Probably natural crosses have given rise to the Plant de Mavault (with Gouais Blanc) and Tinta de Lisboa (with Síria) varieties. Trousseau Noir was a crossbreeding partner in the new varieties Bastardo Magarachsky and Royalty. Two colour mutations of Trousseau Noir are the Trousseu Gris (grey) cultivated in California and New Zealand under Gray Riesling and the Bastardo Roxo (pink) cultivated in Portugal.
The early-ripening, high-yielding vine is susceptible to botrytis and is also sensitive to frost. It produces dark-coloured, alcohol-rich but rather low-acid red wines. Trousseau Noir is, after Poulsard Noir, the second most important red wine variety in the French Jura, with which it is often blended. The stock is declining because it is increasingly replaced by Pinot Noir. In 2010 it only occupied 172 hectares.

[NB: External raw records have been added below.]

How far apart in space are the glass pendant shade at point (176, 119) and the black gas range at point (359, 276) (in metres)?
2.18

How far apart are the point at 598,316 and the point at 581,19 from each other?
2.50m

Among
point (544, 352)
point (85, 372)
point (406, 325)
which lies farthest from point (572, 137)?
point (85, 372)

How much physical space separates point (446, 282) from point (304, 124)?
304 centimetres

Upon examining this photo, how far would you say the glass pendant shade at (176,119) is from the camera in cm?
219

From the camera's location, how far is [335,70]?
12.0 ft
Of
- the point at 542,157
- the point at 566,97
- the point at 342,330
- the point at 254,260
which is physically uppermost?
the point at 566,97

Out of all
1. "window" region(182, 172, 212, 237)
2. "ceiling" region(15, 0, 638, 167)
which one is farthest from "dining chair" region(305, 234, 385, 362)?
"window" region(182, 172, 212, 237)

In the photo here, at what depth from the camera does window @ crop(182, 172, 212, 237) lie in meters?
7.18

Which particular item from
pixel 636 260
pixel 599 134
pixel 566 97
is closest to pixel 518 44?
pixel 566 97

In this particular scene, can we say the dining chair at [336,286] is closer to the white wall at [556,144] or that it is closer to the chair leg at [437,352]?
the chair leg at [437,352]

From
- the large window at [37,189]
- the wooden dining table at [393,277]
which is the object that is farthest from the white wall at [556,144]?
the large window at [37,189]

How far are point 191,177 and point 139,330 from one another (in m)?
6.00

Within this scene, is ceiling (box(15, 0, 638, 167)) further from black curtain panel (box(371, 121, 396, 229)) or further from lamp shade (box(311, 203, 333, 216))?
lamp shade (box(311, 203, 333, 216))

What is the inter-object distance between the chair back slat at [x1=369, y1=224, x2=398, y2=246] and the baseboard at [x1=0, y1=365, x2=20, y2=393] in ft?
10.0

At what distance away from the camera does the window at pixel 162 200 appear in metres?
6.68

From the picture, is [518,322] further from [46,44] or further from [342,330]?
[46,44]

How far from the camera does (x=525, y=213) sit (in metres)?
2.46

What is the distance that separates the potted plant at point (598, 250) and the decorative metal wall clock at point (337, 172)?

In Spain, it is grown on 75 hectares in Galicia and Rioja. In Portugal, it is widely grown in the areas of Bairrada, Beiras, Dão, Douro and Madeira Island, where it is included in the famous Madeira, Mateus and Port wines and occupies 3,149 hectares. Other stocks are also said to exist in Ukraine and Moldavia, as well as in the USA in the states of California and Oregon. The total area under cultivation in 2010 was 3,431 hectares, with an upward trend. In the worldwide grape variety ranking this means 136th place.